Copy out every line of the data below without changing anything.

## begin Data listing

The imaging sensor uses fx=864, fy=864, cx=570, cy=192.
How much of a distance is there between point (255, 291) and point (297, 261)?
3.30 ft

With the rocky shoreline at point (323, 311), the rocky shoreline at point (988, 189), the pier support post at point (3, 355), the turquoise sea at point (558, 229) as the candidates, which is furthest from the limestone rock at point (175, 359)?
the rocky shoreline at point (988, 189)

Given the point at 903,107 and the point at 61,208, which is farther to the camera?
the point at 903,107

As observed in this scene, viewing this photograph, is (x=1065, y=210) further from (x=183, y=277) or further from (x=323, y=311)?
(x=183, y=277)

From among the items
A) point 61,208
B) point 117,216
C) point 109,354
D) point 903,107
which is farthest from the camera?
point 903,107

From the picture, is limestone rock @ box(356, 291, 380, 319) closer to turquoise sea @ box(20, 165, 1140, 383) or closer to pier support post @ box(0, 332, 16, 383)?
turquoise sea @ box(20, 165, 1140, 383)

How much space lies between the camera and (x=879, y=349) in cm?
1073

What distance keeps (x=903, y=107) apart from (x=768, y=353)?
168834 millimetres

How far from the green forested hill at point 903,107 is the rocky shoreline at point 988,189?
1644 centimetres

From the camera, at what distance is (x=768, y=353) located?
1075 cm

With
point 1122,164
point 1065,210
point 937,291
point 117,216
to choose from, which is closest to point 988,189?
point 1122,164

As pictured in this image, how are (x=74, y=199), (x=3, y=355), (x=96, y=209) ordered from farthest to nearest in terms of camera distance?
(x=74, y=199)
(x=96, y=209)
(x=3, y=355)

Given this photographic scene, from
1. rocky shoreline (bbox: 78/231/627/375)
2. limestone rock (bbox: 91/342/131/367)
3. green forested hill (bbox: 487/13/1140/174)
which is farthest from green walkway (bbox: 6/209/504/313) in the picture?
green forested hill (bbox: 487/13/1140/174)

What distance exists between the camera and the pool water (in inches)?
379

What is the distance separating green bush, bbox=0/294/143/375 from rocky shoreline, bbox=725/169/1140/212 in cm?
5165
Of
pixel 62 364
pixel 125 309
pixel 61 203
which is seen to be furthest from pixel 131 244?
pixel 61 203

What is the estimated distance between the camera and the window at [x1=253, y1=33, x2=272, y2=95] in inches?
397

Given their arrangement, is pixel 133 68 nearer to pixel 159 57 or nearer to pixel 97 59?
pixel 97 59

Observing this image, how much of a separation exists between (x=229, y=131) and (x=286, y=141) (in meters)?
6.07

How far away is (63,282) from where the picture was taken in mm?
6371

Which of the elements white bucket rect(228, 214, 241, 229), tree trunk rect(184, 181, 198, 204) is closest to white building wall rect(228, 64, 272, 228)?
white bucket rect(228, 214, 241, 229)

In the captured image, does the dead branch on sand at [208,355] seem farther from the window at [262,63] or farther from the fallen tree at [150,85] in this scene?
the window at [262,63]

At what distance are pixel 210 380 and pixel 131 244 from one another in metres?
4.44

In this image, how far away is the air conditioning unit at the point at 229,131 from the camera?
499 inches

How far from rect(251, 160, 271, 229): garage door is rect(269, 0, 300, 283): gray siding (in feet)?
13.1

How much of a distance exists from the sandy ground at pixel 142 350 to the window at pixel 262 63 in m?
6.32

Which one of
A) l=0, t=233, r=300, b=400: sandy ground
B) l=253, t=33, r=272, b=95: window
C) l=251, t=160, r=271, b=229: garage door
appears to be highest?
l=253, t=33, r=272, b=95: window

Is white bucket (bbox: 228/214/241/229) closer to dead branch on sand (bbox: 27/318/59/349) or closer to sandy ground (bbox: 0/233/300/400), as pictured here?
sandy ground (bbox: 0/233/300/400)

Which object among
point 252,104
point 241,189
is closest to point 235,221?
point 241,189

## end Data listing

= The response =
The imaging sensor uses fx=864, fy=864, cx=570, cy=192.
How much of a distance is there between point (255, 291) and point (297, 261)?
3.30 ft

With the rocky shoreline at point (323, 311), the rocky shoreline at point (988, 189), the pier support post at point (3, 355), the turquoise sea at point (558, 229) as the candidates, which is furthest from the limestone rock at point (175, 359)?
the rocky shoreline at point (988, 189)

Given the point at 903,107 and the point at 61,208, which is farther to the camera?
the point at 903,107

As observed in this scene, viewing this photograph, is (x=1065, y=210) further from (x=183, y=277) or further from (x=323, y=311)?
(x=183, y=277)

From among the items
A) point 61,208
B) point 117,216
C) point 109,354
D) point 903,107
which is farthest from the camera?
point 903,107

From the picture, is limestone rock @ box(356, 291, 380, 319) closer to turquoise sea @ box(20, 165, 1140, 383) or closer to pier support post @ box(0, 332, 16, 383)?
turquoise sea @ box(20, 165, 1140, 383)

How much space lies between the camera and (x=879, y=349) in cm?
1073

What distance keeps (x=903, y=107) apart from (x=768, y=353)?
168834 millimetres

How far from the green forested hill at point 903,107 is the rocky shoreline at point 988,189?
1644 centimetres

From the camera, at what distance is (x=768, y=353) located?
1075 cm

With
point 1122,164
point 1065,210
point 937,291
point 117,216
to choose from, which is closest to point 988,189?
point 1122,164

As pictured in this image, how are (x=74, y=199), (x=3, y=355), (x=96, y=209) ordered from farthest to nearest in terms of camera distance?
(x=74, y=199)
(x=96, y=209)
(x=3, y=355)

Given this photographic scene, from
1. rocky shoreline (bbox: 78/231/627/375)
2. limestone rock (bbox: 91/342/131/367)
3. green forested hill (bbox: 487/13/1140/174)
which is farthest from green walkway (bbox: 6/209/504/313) in the picture?
green forested hill (bbox: 487/13/1140/174)

What distance exists between the camera and the pool water (in inches)?
379

What is the distance separating green bush, bbox=0/294/143/375 from rocky shoreline, bbox=725/169/1140/212 in cm?
5165
Of
pixel 62 364
pixel 125 309
pixel 61 203
which is seen to be furthest from pixel 131 244?
pixel 61 203

What is the estimated distance between the camera and the window at [x1=253, y1=33, x2=272, y2=95] in inches?
397

Given their arrangement, is pixel 133 68 nearer to pixel 159 57 or nearer to pixel 97 59?
pixel 97 59

Observing this image, how much of a separation exists between (x=229, y=131) and (x=286, y=141) (in meters)?
6.07

How far away is (63,282) from where the picture was taken in mm?
6371

Which of the elements white bucket rect(228, 214, 241, 229), tree trunk rect(184, 181, 198, 204) is closest to white building wall rect(228, 64, 272, 228)?
white bucket rect(228, 214, 241, 229)

In the captured image, does the dead branch on sand at [208,355] seem farther from the window at [262,63] or farther from the fallen tree at [150,85] in this scene?
the window at [262,63]

At what distance are pixel 210 380 and pixel 131 244 from one another in metres?
4.44

In this image, how far away is the air conditioning unit at the point at 229,131 from the camera?
499 inches

How far from rect(251, 160, 271, 229): garage door is rect(269, 0, 300, 283): gray siding (in feet)?
13.1

How much of a distance exists from the sandy ground at pixel 142 350 to the window at pixel 262 63 in m?
6.32

Which one of
A) l=0, t=233, r=300, b=400: sandy ground
B) l=253, t=33, r=272, b=95: window
C) l=251, t=160, r=271, b=229: garage door
appears to be highest?
l=253, t=33, r=272, b=95: window

Is white bucket (bbox: 228/214/241/229) closer to dead branch on sand (bbox: 27/318/59/349) or closer to sandy ground (bbox: 0/233/300/400), as pictured here?
sandy ground (bbox: 0/233/300/400)

Which object among
point 252,104
point 241,189
is closest to point 235,221?
point 241,189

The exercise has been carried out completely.